# [Material for the task]
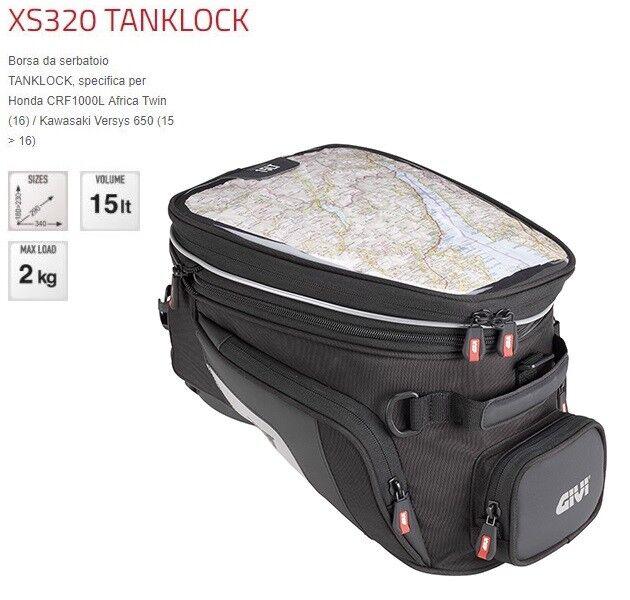 GIVI Bag Mens Tank 15LT Tanklock XS320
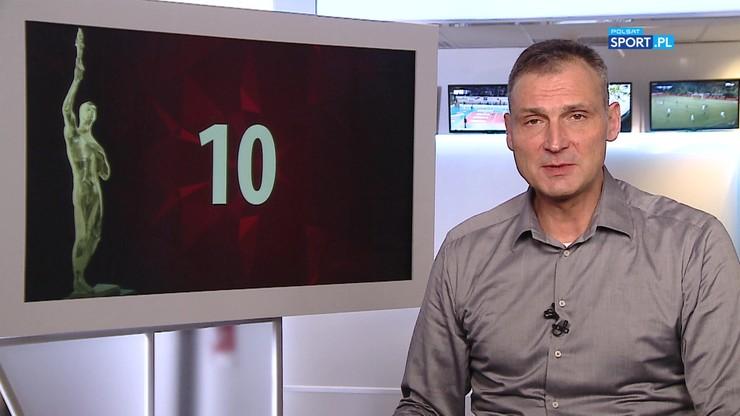 Jankowski typuje dziesiątkę w 85. Plebiscycie Przeglądu Sportowego i Polsatu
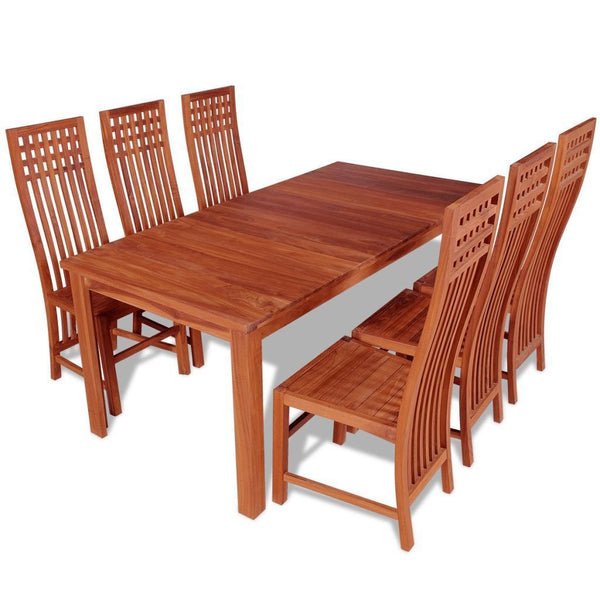 Seven Piece Solid Teak Dining Set
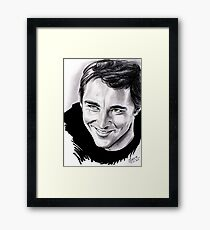 Lee Pace, Ned the pie-maker Framed Print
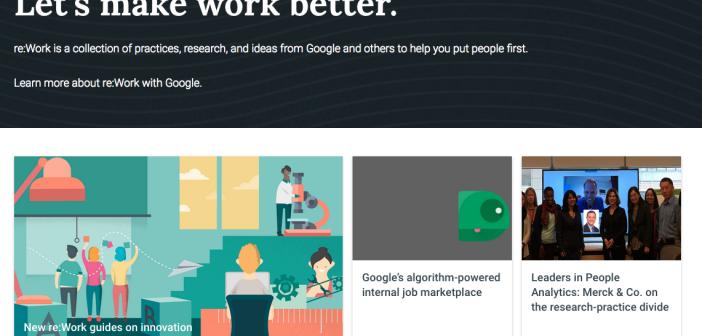 Screenshot of Google's reimagining work homepage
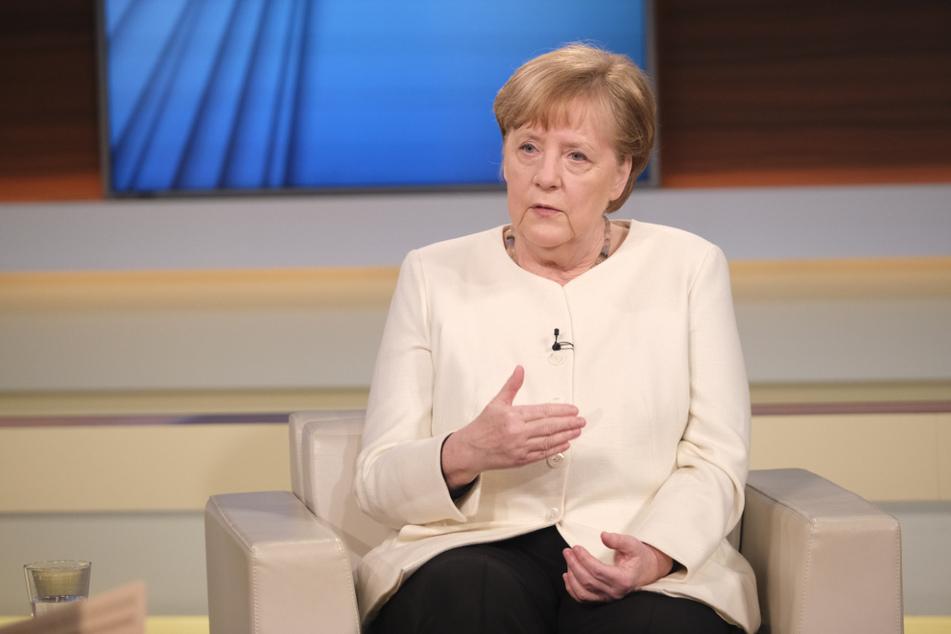 """Bundeskanzlerin Angela Merkel war am Sonntag zu Gast bei """"Anne Will"""". Dabei kritisierte sich unter anderem die Länderchefs für ihr Vorgehen in der Corona-Pandemie."""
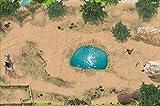 Stikkipix Safari Spielteppich | SM08 | Hochwertige Spiel-Matte für das Kinder-Zimmer | ideales Zubehör zu Spiel-Figuren von Schleich, Playmobil, Papo, Bullyland & Co | 150 x 100 cm
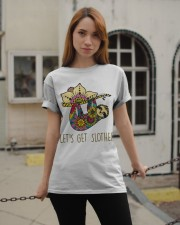 Let Get Slothed Classic T-Shirt apparel-classic-tshirt-lifestyle-19
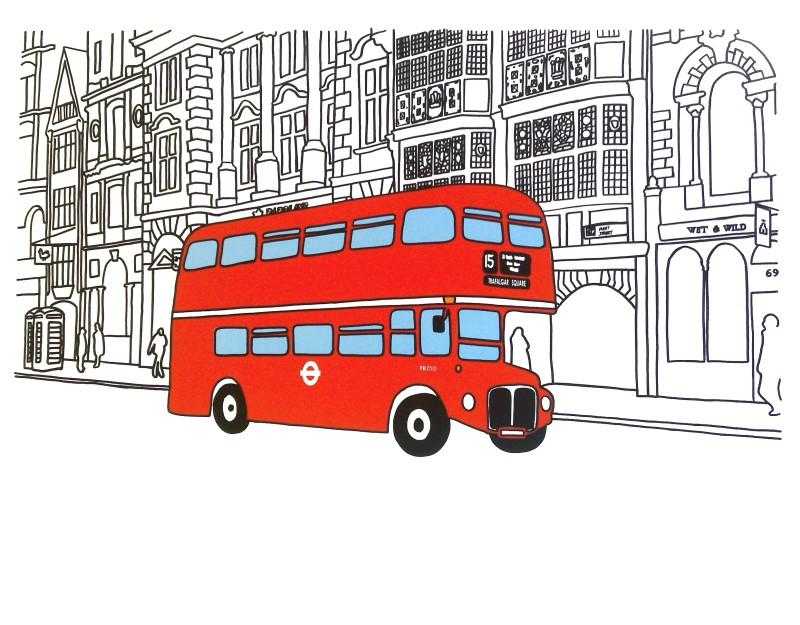 Frank Kiely RE, Fleet Street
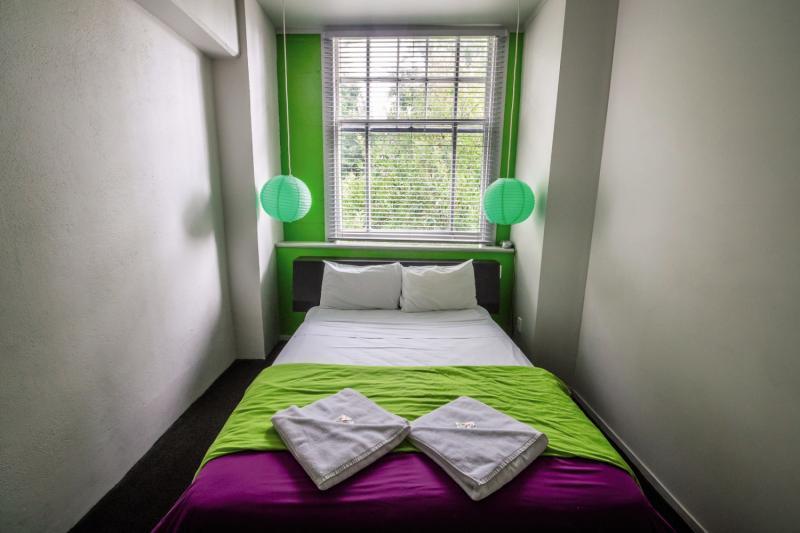 Hotelzimmer mit Strandnah im JUCY Snooze Auckland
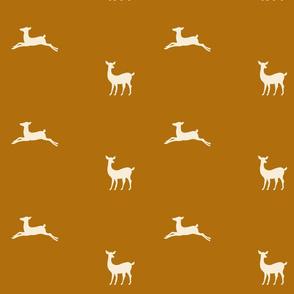 Deer 2 - bark cream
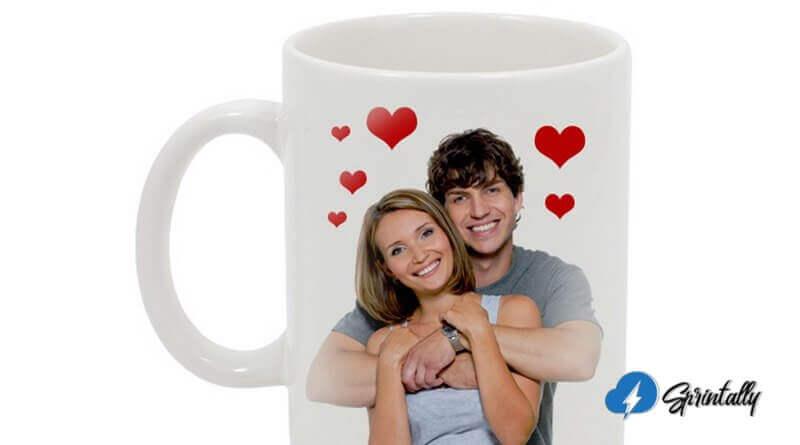 Coffee mug with printing
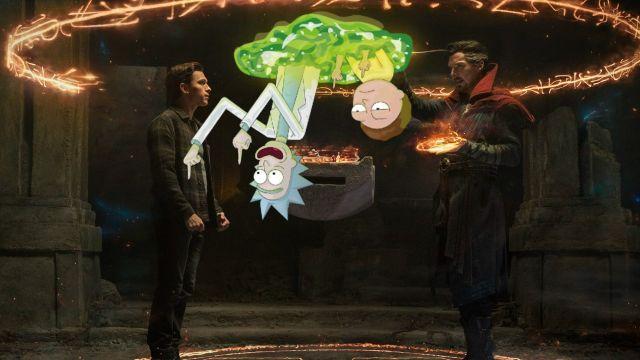 Rick & Morty union spiderman no way home fanart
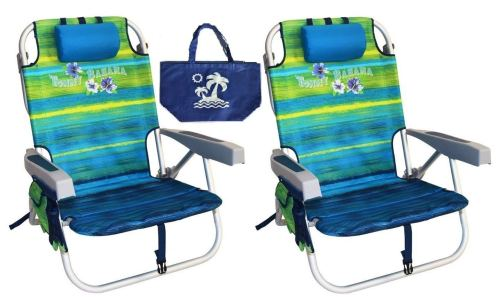 Tommy Bahama Backpack Beach Chairs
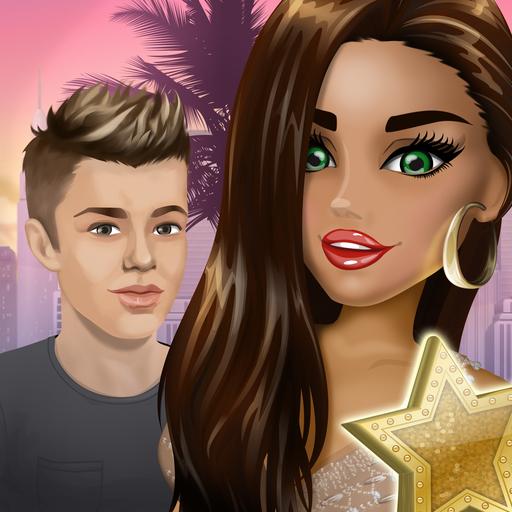 Superstar Life (game)
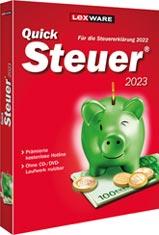 QuickSteuer bei Lexware Online Shop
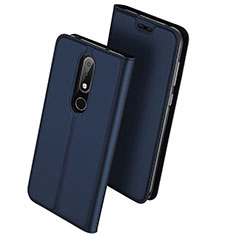 Leather Case Stands Flip Cover L01 for Nokia 6.1 Plus Blue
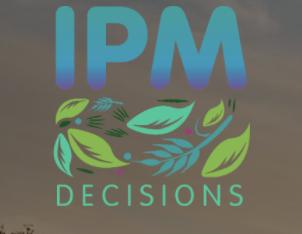 IPM Works
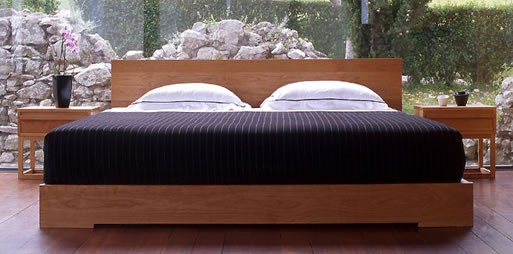 Atlantico: 011 Bed in Cherry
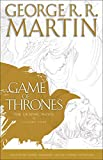 A Game of Thrones: The Graphic Novel: Volume Four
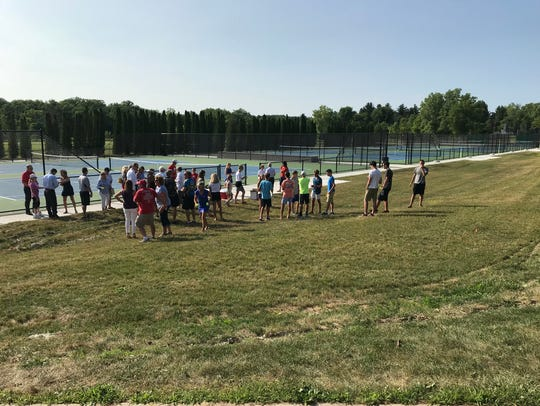 Eight new courts were unveiled Wednesday at St. Clair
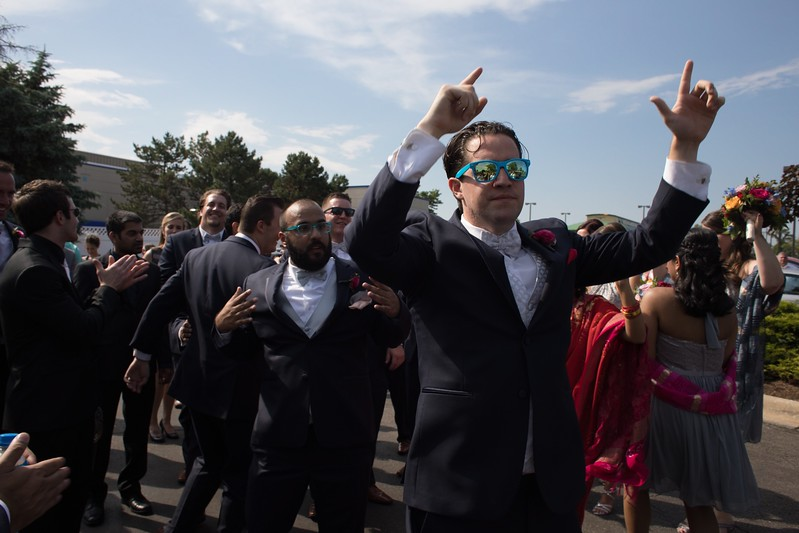 LeCapeWeddings Chicago Photographer - Renu and Ryan - Hilton Oakbrook Hills Indian Wedding -  494.jpg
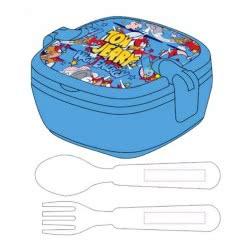 graffiti Δοχείο Φαγητού Για Παιδικό Tom And Jerry 500Ml 15142 5202860151426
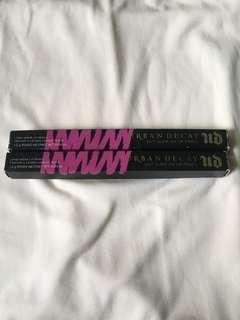 Urban decay lip liner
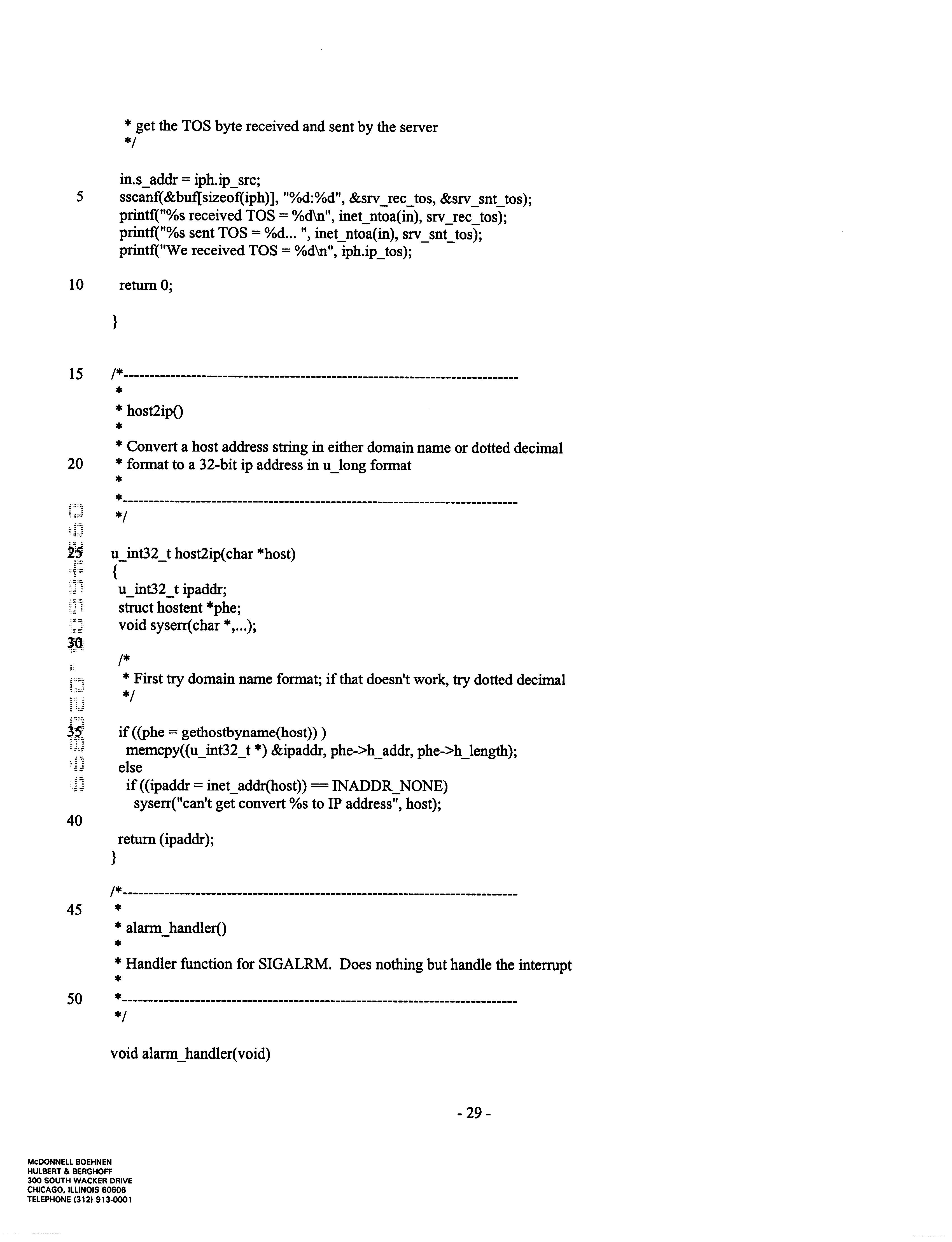 Figure US06363053-20020326-P00004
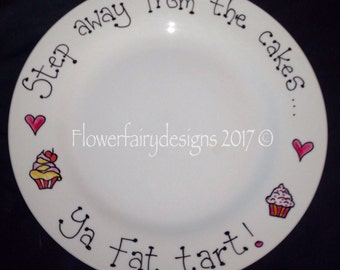 Weight loss plate (offensive)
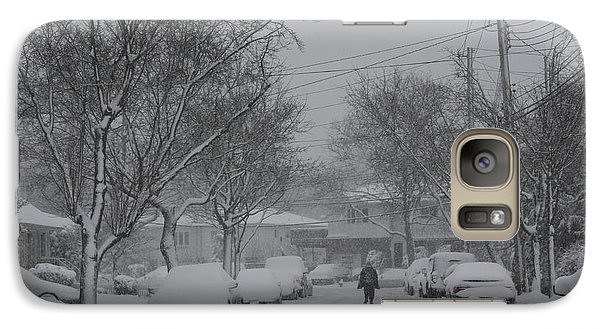 Galaxy Case featuring the photograph After The Storm by Dora Sofia Caputo Photographic Art and Design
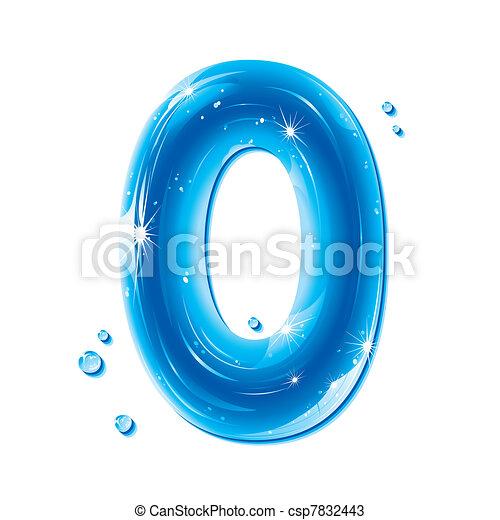 ABC series - Water Liquid Number 0 - csp7832443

# [What the task asks]
Look above for the line with "Jankowski typuje dziesiątkę", then print it and each line after it down to and including the line with "Figure US06363053-20020326-P00004". Leave out the pictures and keep the wording exact.

# [Response area]
 Jankowski typuje dziesiątkę w 85. Plebiscycie Przeglądu Sportowego i Polsatu
 Seven Piece Solid Teak Dining Set
 Lee Pace, Ned the pie-maker Framed Print
 Screenshot of Google's reimagining work homepage
 """Bundeskanzlerin Angela Merkel war am Sonntag zu Gast bei """"Anne Will"""". Dabei kritisierte sich unter anderem die Länderchefs für ihr Vorgehen in der Corona-Pandemie."""
 Stikkipix Safari Spielteppich | SM08 | Hochwertige Spiel-Matte für das Kinder-Zimmer | ideales Zubehör zu Spiel-Figuren von Schleich, Playmobil, Papo, Bullyland & Co | 150 x 100 cm
 Let Get Slothed Classic T-Shirt apparel-classic-tshirt-lifestyle-19
 Frank Kiely RE, Fleet Street
 Hotelzimmer mit Strandnah im JUCY Snooze Auckland
 Deer 2 - bark cream
 Coffee mug with printing
 Rick & Morty union spiderman no way home fanart
 Tommy Bahama Backpack Beach Chairs
 Superstar Life (game)
 QuickSteuer bei Lexware Online Shop
 Leather Case Stands Flip Cover L01 for Nokia 6.1 Plus Blue
 IPM Works
 Atlantico: 011 Bed in Cherry
 A Game of Thrones: The Graphic Novel: Volume Four
 Eight new courts were unveiled Wednesday at St. Clair
 LeCapeWeddings Chicago Photographer - Renu and Ryan - Hilton Oakbrook Hills Indian Wedding -  494.jpg
 graffiti Δοχείο Φαγητού Για Παιδικό Tom And Jerry 500Ml 15142 5202860151426
 Urban decay lip liner
 Figure US06363053-20020326-P00004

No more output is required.